Print only the lines running from the line with "zapatillas de clavos 44" to the final line below, both included, exactly as written and without the pictures.
*** Exercise material Section Begins ***
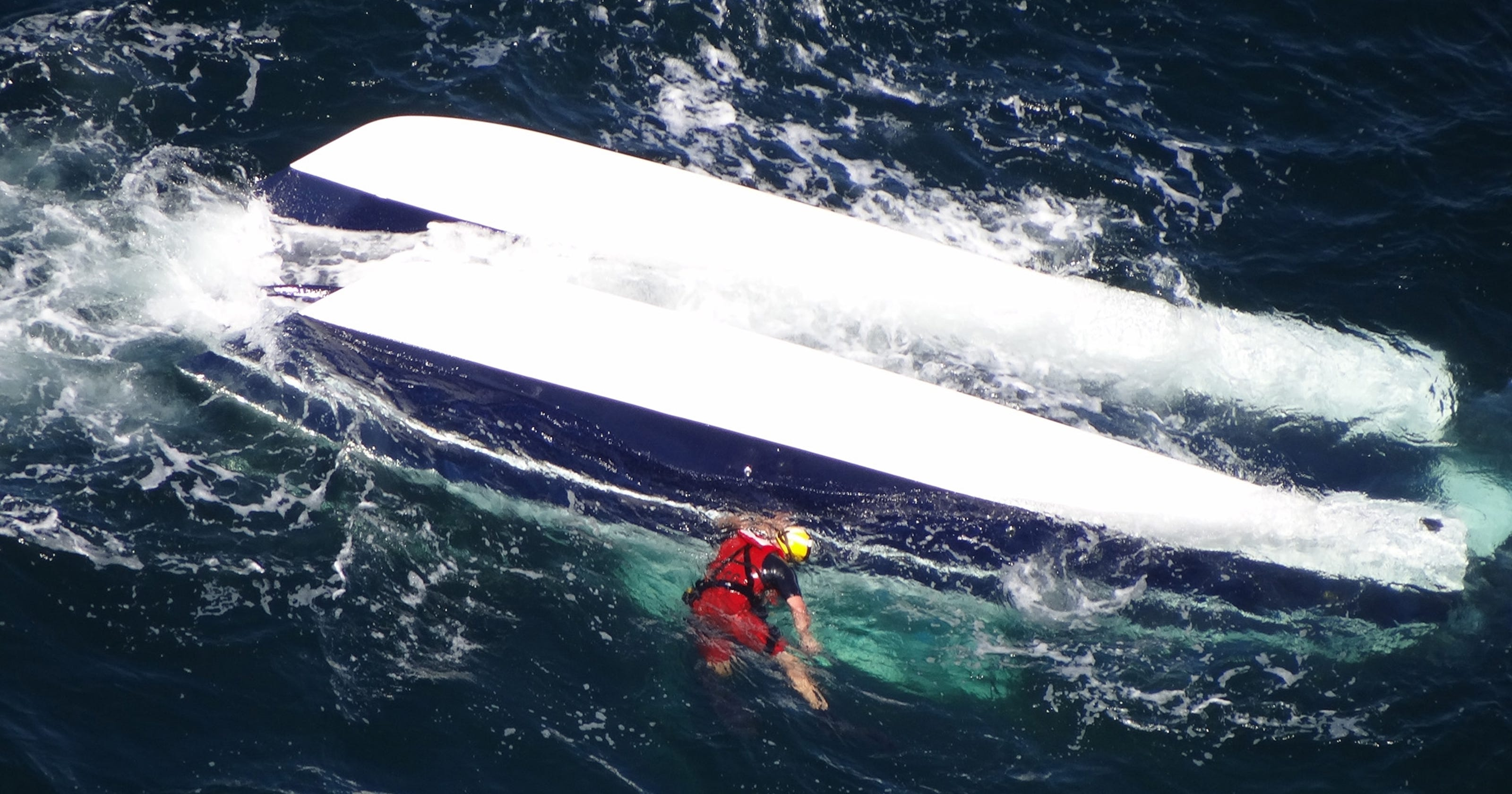2 dead in boating accident off Md  coast
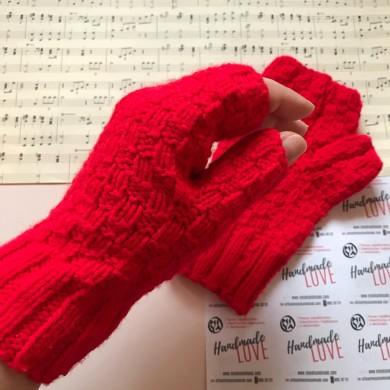 Дамски зимни плетени ръкавици без пръсти в класическо червено
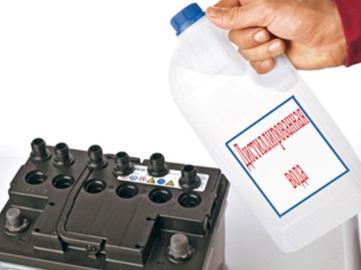 доливаем воду в аккумулятор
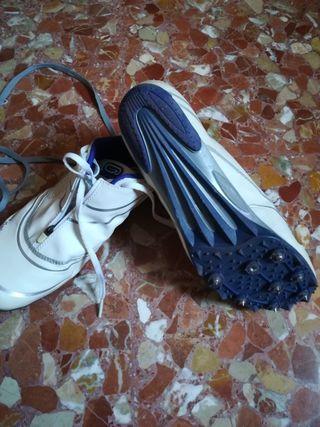 zapatillas de clavos 44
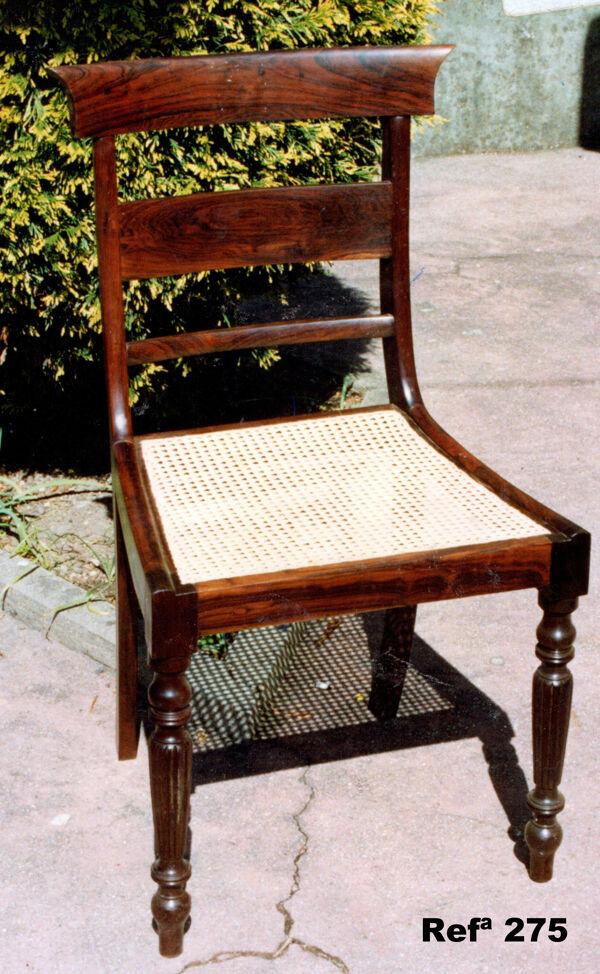 Chaise en bois d'acajou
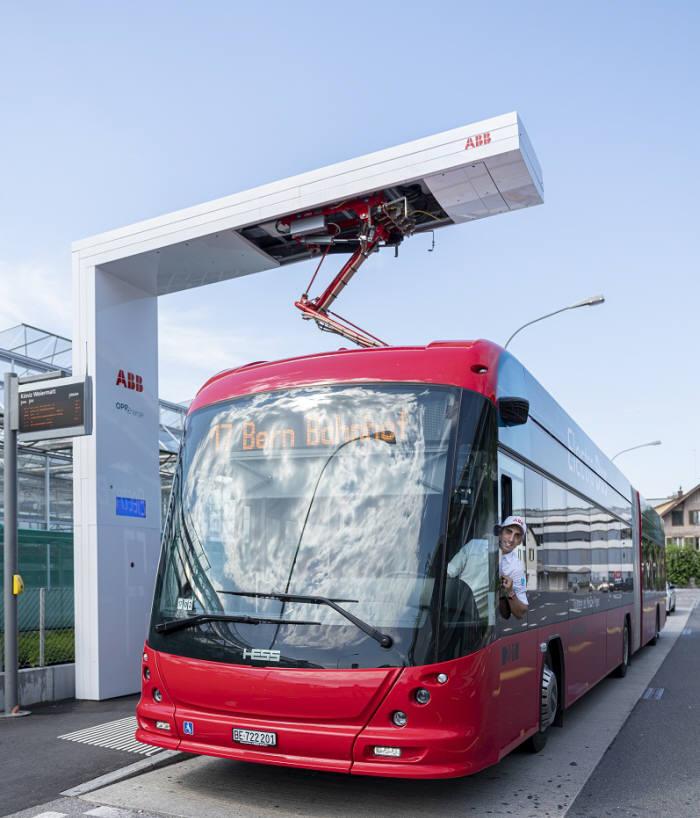 스위스 쾨니츠(Koniz) 17번 버스 종착역에서 ABB 급속 충전 시설 오프차지(OppCharge)를 통해 전기 버스를 충전하는 모습. (제공=ABB)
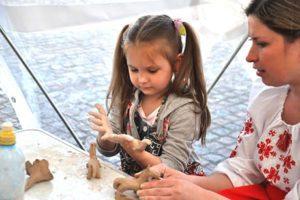 лепим с самыми маленькими на фестивале ко Дню Киева_Академия Эксперт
*** Exercise material Section Ends ***
§ **Problem solution**
 zapatillas de clavos 44
 Chaise en bois d'acajou
 스위스 쾨니츠(Koniz) 17번 버스 종착역에서 ABB 급속 충전 시설 오프차지(OppCharge)를 통해 전기 버스를 충전하는 모습. (제공=ABB)
 лепим с самыми маленькими на фестивале ко Дню Киева_Академия Эксперт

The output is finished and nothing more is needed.